Background: Prostate cancer (PCa) is the top male diagnosed cancer in the United States. The androgen receptor (AR) controls the functions of androgens within the prostate and is a major factor in PCa development. A strong correlation between cancer and inflammation has been shown. Inflammation creates a microenvironment that is favorable to the development and progression of cancer. Natural cucurbitacins are recognized as a result of their anti-inflammatory, anti-cancer and hepatoprotective properties. The multi-faceted binding of the cucurbitacins make them potential drug candidates to treat prostate cancer.

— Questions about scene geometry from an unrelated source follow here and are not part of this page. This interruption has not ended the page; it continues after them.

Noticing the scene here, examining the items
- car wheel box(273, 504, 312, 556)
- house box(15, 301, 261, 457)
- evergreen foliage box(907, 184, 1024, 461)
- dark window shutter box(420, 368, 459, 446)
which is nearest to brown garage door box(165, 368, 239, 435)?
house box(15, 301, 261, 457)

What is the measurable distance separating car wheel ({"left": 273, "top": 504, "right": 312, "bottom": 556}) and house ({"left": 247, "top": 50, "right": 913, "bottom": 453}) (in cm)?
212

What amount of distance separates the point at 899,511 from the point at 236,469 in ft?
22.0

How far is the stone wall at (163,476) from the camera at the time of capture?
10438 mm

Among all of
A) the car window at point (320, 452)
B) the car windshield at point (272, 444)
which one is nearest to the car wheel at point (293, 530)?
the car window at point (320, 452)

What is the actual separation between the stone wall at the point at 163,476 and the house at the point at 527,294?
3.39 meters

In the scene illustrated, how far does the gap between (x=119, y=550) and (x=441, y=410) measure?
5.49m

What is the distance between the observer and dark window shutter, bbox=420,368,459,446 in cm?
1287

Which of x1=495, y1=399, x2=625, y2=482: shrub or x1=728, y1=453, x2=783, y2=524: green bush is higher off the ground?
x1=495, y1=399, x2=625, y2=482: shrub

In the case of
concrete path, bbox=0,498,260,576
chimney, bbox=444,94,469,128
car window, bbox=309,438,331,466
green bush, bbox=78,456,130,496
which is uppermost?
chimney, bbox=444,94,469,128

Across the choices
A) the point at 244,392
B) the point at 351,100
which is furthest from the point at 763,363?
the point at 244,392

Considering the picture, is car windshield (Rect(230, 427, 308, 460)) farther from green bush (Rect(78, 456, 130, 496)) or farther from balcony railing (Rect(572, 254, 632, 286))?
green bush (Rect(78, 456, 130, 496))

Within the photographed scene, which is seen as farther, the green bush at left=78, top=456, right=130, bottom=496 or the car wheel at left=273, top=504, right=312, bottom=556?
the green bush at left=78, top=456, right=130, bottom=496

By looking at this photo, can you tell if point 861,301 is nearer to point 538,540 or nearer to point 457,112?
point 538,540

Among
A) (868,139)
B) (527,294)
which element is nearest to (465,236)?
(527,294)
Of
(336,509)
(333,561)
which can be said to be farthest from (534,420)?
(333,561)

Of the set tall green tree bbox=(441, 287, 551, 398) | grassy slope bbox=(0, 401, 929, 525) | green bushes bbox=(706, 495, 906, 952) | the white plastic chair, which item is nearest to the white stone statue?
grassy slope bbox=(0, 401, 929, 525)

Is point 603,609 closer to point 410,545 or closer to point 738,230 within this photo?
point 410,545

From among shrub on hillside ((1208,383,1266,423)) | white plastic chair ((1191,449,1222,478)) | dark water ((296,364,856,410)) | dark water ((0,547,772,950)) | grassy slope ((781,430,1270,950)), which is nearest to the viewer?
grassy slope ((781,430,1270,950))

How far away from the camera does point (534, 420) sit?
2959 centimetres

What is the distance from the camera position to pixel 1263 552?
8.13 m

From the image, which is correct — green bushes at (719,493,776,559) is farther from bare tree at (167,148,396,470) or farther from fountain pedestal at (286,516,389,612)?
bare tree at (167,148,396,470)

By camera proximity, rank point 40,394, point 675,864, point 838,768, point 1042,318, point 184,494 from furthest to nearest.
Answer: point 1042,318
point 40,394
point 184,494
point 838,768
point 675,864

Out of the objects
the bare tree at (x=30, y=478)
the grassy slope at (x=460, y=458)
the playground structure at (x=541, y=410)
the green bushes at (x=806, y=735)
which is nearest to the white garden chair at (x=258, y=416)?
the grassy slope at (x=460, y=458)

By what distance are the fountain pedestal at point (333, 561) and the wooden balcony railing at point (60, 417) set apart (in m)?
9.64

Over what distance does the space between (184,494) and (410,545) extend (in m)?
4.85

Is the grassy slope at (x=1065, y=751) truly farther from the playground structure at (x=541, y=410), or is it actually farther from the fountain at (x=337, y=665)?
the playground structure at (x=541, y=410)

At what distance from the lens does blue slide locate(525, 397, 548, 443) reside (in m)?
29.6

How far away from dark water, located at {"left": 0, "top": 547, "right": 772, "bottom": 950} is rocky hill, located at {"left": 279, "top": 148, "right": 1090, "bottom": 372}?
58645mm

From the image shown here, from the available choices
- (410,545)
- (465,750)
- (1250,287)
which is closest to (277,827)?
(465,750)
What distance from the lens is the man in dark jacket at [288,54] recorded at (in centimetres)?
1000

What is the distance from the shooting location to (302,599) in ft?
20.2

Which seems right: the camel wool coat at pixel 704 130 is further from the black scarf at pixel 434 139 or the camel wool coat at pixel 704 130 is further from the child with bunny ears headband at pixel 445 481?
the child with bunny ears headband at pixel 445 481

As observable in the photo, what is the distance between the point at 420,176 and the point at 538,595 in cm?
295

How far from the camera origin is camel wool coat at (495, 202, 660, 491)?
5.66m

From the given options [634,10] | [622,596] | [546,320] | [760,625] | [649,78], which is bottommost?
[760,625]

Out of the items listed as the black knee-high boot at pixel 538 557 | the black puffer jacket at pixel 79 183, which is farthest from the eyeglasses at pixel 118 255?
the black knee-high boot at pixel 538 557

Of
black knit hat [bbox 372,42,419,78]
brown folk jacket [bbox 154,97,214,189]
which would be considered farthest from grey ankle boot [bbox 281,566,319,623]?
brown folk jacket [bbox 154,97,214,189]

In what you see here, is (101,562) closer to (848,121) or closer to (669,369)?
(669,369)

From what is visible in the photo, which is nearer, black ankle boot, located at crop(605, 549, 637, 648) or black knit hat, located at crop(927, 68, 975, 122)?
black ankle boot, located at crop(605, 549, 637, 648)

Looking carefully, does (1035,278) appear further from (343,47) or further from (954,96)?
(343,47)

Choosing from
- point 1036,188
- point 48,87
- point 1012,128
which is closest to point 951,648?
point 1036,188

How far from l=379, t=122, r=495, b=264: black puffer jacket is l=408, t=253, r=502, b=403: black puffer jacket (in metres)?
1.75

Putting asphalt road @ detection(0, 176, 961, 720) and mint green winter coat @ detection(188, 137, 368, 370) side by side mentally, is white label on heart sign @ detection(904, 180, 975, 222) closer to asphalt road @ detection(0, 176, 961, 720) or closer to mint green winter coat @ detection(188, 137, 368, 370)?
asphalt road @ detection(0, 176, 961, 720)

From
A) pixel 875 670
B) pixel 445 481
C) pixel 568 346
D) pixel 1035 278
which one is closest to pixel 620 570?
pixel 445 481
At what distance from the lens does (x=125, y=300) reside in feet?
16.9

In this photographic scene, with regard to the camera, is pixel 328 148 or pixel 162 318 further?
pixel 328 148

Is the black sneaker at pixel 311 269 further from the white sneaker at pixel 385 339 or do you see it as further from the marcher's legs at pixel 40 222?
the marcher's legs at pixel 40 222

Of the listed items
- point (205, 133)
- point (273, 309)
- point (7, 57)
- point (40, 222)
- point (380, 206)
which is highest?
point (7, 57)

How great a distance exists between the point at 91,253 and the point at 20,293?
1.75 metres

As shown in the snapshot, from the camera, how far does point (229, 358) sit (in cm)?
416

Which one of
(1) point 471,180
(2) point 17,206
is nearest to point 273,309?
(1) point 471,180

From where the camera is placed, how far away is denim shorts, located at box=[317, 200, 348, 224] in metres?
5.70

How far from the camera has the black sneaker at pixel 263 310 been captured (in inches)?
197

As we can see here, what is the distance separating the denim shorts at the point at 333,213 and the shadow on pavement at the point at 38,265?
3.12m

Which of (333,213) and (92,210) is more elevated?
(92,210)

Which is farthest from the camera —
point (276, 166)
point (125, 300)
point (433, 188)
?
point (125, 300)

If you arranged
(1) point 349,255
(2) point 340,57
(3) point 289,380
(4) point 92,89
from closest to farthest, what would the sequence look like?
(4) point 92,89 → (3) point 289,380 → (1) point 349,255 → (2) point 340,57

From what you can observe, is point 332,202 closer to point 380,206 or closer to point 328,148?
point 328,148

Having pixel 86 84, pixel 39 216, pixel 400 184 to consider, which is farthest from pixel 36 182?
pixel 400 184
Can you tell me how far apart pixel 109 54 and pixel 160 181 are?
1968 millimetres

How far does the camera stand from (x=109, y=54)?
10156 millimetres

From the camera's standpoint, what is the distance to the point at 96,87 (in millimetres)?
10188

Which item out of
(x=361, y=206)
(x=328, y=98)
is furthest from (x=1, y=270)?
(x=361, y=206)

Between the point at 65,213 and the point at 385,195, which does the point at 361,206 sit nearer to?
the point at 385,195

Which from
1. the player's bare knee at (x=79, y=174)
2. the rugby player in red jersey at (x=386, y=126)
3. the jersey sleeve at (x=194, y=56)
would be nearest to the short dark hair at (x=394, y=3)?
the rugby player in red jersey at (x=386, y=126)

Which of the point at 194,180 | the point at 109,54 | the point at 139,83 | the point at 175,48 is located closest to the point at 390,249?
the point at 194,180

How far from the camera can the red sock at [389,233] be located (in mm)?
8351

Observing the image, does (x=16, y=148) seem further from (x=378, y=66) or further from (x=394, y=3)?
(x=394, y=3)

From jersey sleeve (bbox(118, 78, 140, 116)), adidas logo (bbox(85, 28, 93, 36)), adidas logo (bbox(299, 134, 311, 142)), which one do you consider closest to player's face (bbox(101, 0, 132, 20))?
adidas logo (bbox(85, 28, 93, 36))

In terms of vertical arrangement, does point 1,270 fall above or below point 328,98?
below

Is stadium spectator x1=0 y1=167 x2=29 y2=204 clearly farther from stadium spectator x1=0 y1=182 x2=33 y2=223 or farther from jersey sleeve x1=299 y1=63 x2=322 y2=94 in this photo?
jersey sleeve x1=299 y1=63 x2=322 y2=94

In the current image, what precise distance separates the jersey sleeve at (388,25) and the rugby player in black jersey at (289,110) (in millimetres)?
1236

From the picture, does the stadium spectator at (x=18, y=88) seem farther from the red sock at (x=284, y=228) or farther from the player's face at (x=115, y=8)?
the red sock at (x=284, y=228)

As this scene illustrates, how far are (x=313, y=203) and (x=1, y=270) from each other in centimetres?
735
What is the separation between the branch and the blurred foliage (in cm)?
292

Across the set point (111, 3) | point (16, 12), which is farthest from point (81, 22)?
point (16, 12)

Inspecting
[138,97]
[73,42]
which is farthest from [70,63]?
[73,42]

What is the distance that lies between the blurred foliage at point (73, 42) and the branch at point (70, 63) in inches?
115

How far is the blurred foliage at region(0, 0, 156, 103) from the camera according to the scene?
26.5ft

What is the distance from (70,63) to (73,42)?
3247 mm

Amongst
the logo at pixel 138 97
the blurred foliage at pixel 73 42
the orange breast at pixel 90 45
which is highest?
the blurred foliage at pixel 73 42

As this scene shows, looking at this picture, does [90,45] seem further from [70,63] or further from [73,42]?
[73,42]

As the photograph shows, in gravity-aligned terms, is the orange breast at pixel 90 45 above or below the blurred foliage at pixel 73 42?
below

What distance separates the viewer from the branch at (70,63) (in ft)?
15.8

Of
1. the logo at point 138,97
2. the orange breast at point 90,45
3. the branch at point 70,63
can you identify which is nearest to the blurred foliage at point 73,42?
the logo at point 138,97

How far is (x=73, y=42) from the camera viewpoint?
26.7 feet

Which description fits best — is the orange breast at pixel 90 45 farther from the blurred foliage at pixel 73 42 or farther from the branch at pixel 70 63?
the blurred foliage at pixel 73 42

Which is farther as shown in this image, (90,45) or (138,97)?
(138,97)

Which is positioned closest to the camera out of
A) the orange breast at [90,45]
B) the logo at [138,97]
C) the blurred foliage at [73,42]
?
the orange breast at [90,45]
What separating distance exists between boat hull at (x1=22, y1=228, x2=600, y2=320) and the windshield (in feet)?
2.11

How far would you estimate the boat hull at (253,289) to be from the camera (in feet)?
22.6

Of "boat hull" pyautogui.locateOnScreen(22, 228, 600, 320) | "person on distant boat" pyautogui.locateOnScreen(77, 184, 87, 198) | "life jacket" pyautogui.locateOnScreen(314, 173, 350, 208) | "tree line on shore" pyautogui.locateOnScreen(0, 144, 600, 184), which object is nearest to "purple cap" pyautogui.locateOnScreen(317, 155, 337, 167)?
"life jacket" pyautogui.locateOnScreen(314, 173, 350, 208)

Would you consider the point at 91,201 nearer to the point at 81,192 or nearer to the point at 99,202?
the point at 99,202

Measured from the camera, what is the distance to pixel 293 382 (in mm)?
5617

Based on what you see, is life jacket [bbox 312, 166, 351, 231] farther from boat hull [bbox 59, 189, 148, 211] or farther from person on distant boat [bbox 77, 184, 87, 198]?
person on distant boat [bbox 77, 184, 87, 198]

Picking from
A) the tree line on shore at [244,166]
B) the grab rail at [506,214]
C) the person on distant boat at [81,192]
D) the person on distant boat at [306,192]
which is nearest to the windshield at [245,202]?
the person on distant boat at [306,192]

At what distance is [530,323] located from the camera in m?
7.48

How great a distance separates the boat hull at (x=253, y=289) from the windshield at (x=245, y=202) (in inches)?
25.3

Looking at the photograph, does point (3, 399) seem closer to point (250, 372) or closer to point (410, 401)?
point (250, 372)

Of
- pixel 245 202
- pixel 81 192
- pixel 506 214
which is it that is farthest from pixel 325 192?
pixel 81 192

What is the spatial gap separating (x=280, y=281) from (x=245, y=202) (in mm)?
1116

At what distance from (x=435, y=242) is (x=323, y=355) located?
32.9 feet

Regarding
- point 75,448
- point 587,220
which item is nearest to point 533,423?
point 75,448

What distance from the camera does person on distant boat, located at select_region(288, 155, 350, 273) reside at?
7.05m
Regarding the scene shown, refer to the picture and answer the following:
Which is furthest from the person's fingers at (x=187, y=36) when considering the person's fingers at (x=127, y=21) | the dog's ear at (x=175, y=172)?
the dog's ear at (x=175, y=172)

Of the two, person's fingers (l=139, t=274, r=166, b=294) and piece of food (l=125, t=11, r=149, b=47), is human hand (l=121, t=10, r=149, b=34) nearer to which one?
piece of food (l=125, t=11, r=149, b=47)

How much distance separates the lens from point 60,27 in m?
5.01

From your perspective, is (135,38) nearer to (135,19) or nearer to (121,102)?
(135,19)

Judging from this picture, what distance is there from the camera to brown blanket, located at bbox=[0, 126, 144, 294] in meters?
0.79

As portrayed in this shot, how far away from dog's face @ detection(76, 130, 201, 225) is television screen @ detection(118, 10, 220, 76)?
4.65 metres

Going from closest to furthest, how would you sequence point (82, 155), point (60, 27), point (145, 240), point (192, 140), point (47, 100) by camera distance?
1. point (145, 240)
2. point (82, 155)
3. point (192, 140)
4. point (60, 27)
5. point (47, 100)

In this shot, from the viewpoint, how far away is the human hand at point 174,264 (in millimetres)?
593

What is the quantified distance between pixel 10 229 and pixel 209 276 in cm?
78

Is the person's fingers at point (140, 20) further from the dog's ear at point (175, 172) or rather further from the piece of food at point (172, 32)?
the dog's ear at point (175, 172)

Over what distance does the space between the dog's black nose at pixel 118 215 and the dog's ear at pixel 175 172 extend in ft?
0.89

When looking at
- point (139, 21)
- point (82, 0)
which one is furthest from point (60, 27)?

Description: Several estrone and cucurbitane analogs have been identified through molecular modeling to target the androgen receptor and therefore may be applicable in the treatment of prostate cancer. In vitro and in vivo results showed several analogs performing better than the standard nilutamide. Further evidence of androgen receptor binding has been generated through an androgen receptor competitive assay. Several estrone and cucurbitacin analogs showed stronger or similar binding to the AR than nilutamide.
Advantages: The potential of cucurbitacins and their analogs as lead drug candidates for the treatment of prostate cancer. The compounds developed have the potential to reduce cancer resistance through stronger androgen receptor binding as well as perform better than the current treatments in the marketplace and lower hepatotoxicity. Cucurbitacins have more potential as multifaceted drugs as they reduce inflammation due to carcinogenicity and play an important role in controlling Hsp90.